When you attend the Minneapolis-St. Paul International Film Festival in the upcoming weeks, look around the theaters, glance through the lobby, watch the faces outside on Main Street. The ordinary filmgoers you see might be the people who help keep theaters open and maintain the big-screen experience in Minneapolis.
Now in its 41st year, MSPIFF annually selects a range of programming that’s inclusive enough to satisfy both casual attendees and cinema nerds. The festival (which begins Thursday, May 5 and continues through Thursday, May 19) covers a lot of ground: high-minded documentaries, varied international fare, easygoing crowdpleasers, early works from up-and-comers, local talents worth showcasing. And the festival gets people through the doors and into the seats.
Now MSPIFF’s organizers, the Minneapolis-St. Paul Film Society, are determined to do something similar year-round. The Film Society has begun operating the full St. Anthony Main cinema complex where it previously occupied one theater, tucked away upstairs in the back. Now the Film Society has five screens to work with (plus a lobby and concessions and all that good stuff) and once this year’s festival closes, we’ll learn if the audience for such broad film fare will show up on a weekly basis.
Signs of change are visible outside the old St. Anthony Main theater. No, literally, there’s a new sign—alit, it announces the theater’s fancy new name, “The Main.” The interior walls have been painted, and the overall décor has been spruced up. If you find yourself asking occasionally, “Did it always look like this?” the memory lapse is understandable. In 2020 and 2021, Covid (damn its name) forced MSPIFF online, where it soldiered on and offered great films, but felt, like most virtual events, somewhat weightless.

==============================

**List of tasks:**
**1.** In the festival article, how many screens does the Film Society now have to work with?
**2.** Please rewrite the festival article starting with "When you attend" and going on through "into the seats.", swapping "filmgoers" for "moviegoers".

**Record extracts:**
==============================

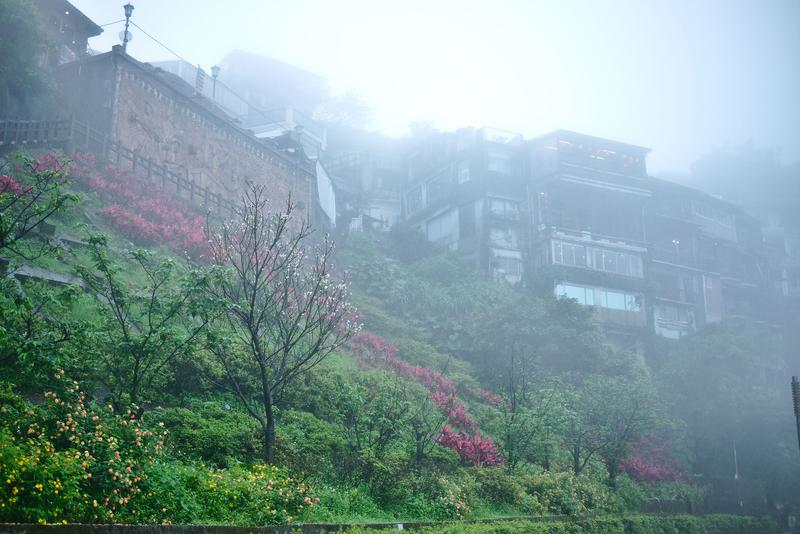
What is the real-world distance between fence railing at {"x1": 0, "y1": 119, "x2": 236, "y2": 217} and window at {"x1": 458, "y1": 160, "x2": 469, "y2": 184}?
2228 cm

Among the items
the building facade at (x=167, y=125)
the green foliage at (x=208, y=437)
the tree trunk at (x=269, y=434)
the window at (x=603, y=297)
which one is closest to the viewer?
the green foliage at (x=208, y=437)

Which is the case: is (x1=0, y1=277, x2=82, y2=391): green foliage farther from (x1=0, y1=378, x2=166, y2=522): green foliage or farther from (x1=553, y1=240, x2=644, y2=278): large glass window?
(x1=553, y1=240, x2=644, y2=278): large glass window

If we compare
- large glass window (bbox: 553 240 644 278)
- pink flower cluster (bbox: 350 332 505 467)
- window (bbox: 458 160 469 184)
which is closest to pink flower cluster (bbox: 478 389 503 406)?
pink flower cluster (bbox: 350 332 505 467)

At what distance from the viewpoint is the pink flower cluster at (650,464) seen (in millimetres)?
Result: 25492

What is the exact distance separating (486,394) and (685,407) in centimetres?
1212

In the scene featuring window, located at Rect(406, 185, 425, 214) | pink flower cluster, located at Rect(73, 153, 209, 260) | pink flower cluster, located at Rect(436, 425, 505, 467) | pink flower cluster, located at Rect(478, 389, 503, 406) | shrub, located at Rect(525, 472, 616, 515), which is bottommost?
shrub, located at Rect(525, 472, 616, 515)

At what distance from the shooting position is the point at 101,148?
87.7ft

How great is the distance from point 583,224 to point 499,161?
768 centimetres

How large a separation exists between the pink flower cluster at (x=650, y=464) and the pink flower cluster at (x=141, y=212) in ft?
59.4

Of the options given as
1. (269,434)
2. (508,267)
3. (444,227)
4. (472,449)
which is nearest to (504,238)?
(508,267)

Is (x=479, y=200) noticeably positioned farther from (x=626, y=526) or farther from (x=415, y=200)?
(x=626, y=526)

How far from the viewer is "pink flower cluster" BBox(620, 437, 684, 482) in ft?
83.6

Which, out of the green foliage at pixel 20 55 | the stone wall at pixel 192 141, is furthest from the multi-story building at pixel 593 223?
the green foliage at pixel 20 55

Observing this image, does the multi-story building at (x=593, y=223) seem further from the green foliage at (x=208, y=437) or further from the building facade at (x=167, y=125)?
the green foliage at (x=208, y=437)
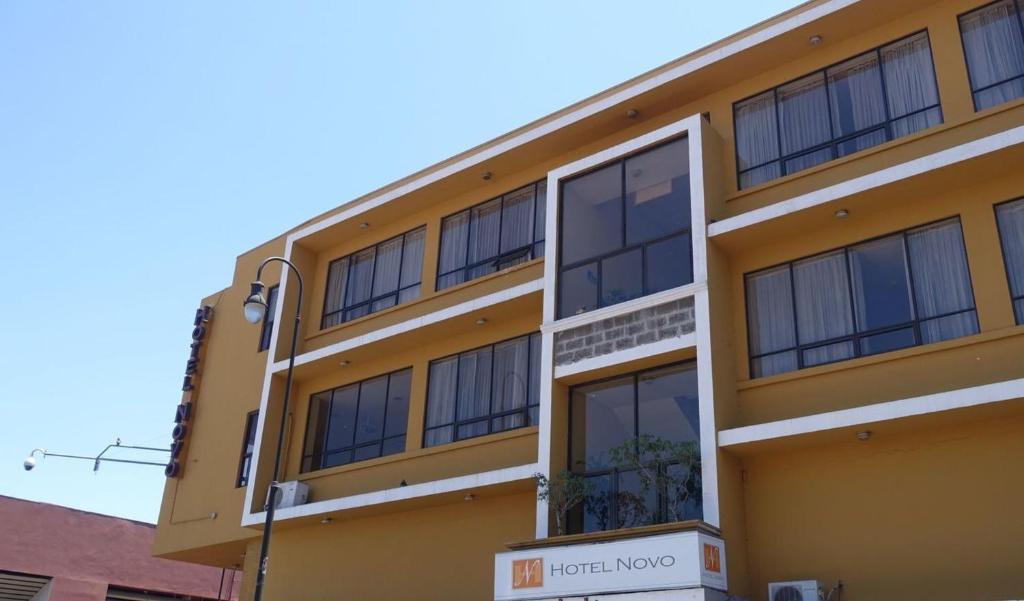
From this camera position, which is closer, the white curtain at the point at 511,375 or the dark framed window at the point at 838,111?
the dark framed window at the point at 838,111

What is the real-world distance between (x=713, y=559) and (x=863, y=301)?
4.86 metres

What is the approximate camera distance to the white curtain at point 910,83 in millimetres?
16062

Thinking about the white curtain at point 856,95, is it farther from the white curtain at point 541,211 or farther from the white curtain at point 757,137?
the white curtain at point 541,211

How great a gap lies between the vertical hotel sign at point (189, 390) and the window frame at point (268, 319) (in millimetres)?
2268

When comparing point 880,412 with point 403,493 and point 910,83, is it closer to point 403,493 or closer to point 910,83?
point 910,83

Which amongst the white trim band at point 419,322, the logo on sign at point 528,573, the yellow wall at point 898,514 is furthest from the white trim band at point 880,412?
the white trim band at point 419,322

==============================

**Your responses:**
**1.** Five screens.

**2.**
When you attend the Minneapolis-St. Paul International Film Festival in the upcoming weeks, look around the theaters, glance through the lobby, watch the faces outside on Main Street. The ordinary moviegoers you see might be the people who help keep theaters open and maintain the big-screen experience in Minneapolis.
Now in its 41st year, MSPIFF annually selects a range of programming that’s inclusive enough to satisfy both casual attendees and cinema nerds. The festival (which begins Thursday, May 5 and continues through Thursday, May 19) covers a lot of ground: high-minded documentaries, varied international fare, easygoing crowdpleasers, early works from up-and-comers, local talents worth showcasing. And the festival gets people through the doors and into the seats.